No Woman, No Cry

As Mother’s Day approaches, it’s critical to think about the ways in which birth experiences are still so varied, and often so dangerous, for women around the world. Christy Turlington Burns has just created a great primer on the issue, which has been screened at various locations through out the U.S., but will premier on OWN: The Oprah Winfrey Network on Saturday May 7th 2011, at 9:30 pm (ET/PT). Here’s the trailer:

I had the pleasure of seeing it on Monday night at the Paley Center for Media, along with a Q&A with Christy, the amazing Pat Mitchell, and a panel of experts in the field. The film was graceful and simple in its execution–an hour of stories from women in Tanzania, the U.S., Bangladesh, and Guatemala. It delved into women’s unique experiences of birth, but also pulled out important threads about the wider picture of public health for pregnant women worldwide (Turlington Burns is, herself, a student at Columbia’s School of Public Health and clearly has a deep commitment to the larger conversation going on regarding maternal mortality). A woman dies every 90 seconds from complications from pregnancy. Ninety percent of these deaths are preventable.

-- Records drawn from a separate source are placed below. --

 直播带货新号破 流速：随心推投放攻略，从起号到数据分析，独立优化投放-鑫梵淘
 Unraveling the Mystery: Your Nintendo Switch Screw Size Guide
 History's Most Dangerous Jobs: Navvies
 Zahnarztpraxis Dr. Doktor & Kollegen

Behind these harrowing statistics, the film demonstrates, are complex economic and cultural realities. In Bangladesh, for example, 91% of births happen outside of the hospital. In part, this is because the hospitals are often inhospitable places for birthing moms–patriarchal, unsanitary, and unwelcoming. But in part, this is because there is a cultural stigma against needing medical help for a birth, much less having any trouble getting pregnant in the first place. In one village, there are 19 terms for a young woman who can’t get pregnant.

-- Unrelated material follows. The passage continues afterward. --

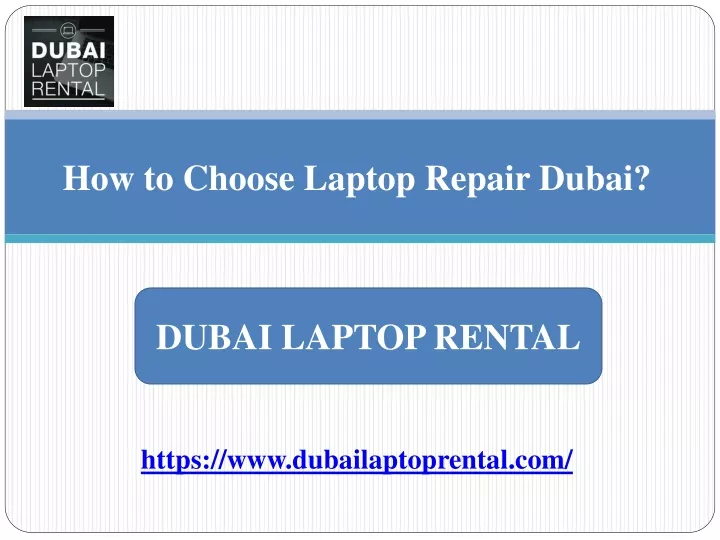 how to choose laptop repair dubai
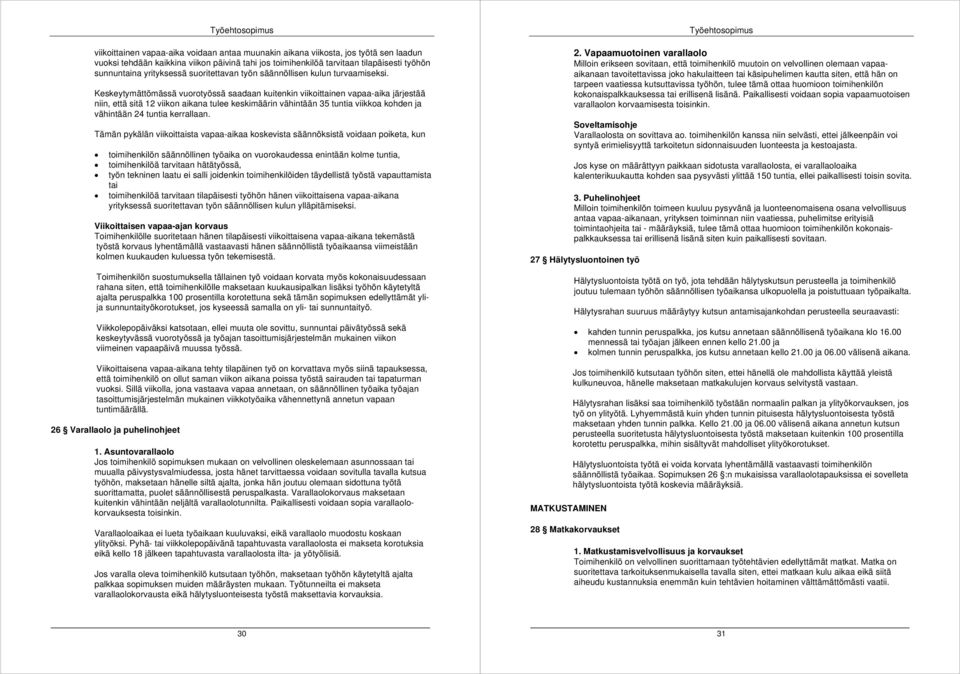 Keskeytymättömässä vuorotyössä saadaan kuitenkin viikoittainen vapaa-aika järjestää niin, että sitä 12 viikon aikana tulee keskimäärin vähintään 35 tuntia viikkoa kohden ja vähintään 2 tuntia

The U.S., often held up as a bastion of hope and new beginnings, is actually a terrifying place for many pregnant women, particularly the 1 in 5 women of reproductive age who don’t have health insurance. Further, our racial and class disparities play out big time when it comes to maternal health: Latina women are twice as likely to die in childbirth, and African American women  four times as likely, than white women in this country.

Watch the film. Educate yourself. Take action. It’s the best way to honor the mother’s of our own country and those all over the world.